6 Mart 2012 Salı

Simon Curtis ve My Week with Marilyn (2011)

Bugüne kadar TV ve dizi filmleri çekmiş olan yönetmenin ilk sinema filmini beğendim. En iyi kadın oyuncu Oscar ödülünde yarıştığı "The Iron Lady" ile kıyaslayarak eserden bahsetmek isterim. "The Iron Lady"'de Meryl Streep Thatcher'ı sesiyle, görüntüsüyle, mimikleriyle birebir mükemmel bir şekilde canlandırmıştı, ama film biraz yüzeyde kalıyordu, Thatcher'dan çok Thatcher'ın kariyerinden ve başardıklarından bahsediliyordu, bu da normaldi, çünkü Britanya dışında çok da iyi bilinen konular değildi bunlar.
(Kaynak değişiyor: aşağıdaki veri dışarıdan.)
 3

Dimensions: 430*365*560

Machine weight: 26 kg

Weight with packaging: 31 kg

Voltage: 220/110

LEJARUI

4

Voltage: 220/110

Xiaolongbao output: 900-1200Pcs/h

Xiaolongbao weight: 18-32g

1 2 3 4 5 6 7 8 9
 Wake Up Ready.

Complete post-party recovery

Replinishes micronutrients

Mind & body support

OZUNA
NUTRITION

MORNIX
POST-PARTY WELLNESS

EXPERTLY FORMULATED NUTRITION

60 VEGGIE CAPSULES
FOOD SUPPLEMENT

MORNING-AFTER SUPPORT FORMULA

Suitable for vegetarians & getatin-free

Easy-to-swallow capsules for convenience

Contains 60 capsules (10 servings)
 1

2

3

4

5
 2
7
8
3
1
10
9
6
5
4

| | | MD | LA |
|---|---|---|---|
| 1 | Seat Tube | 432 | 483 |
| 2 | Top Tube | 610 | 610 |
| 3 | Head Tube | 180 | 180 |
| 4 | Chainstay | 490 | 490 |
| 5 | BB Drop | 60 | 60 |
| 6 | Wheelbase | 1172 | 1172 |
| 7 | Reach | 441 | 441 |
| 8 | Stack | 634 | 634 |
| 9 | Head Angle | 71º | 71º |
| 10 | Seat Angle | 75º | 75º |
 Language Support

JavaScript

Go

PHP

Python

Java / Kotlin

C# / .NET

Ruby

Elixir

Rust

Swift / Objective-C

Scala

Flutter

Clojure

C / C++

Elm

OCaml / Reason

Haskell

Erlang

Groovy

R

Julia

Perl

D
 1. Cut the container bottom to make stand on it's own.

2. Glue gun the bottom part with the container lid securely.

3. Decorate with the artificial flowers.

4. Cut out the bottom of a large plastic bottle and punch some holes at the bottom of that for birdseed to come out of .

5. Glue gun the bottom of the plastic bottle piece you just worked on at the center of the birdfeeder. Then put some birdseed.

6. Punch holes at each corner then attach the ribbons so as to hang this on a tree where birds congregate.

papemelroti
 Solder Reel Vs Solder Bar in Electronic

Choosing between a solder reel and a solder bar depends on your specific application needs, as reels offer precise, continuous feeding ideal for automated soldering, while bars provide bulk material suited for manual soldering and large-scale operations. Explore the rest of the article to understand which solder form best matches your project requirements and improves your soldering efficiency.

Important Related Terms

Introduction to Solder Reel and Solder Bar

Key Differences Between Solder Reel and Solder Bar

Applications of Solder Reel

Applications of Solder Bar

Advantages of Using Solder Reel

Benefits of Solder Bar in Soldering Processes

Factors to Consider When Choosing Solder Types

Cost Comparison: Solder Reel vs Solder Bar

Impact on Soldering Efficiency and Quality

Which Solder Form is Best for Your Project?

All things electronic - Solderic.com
Marilyn'in hayatından bir kesit sunan film ise, Monroe tüm Dünya'ya mal olmuş bir karakter olduğundan, sadece Marilyn karakterine konsantre olabiliyor ve imajının arkasındaki gerçek kişinin dramına, korkularına, güven ve mutluluk arayışına odaklanıyor. Bu tabii sinemasal olarak çok daha ilginç ve etkileyici bir malzeme. Michelle Williams bir Streep kadar başarılı bir profil çizemiyor, ara ara Marilyn'i anımsatsa da bu anlar azınlıkta. Kamera arkasındaki Marilyn'ı tasvir ederken ki oldukça melankolik yorumu anlatılanlarla mükkemmel bir şekilde örtüşüyor, ancak kamera önündeki Marilyn de bir o kadar melankolik. Halbuki Marilyn Monroe'nun dehası doğal yeteneğiyle kendini kamera karşısında saf çocuksu ama kadınsı sarışına dönüştürmesiydi, Marilyn'in hiçbir filminde ben onun içinde kopan fırtınalardan, sevgi arayışından, güvensizliğinden eser göremedim. Michelle Williams da bu kontrastı daha iyi verebilseydi, filminin de daha iyi olması dolayısıyla Streep'e ciddi bir rakip olabilirdi. Başta Branagh olmak üzere yan roller de çok başarılıydı, ve film anlatmak istediklerini izleyiciye tuzaklar kurmadan yalın bir şekilde iletti. Marilyn üzerinden anlatılan hikaye esasında özellikle büyük prodüksiyon sinema sektöründeki vahşi kapitalist anlayışa da bir eleştiri getiriyor.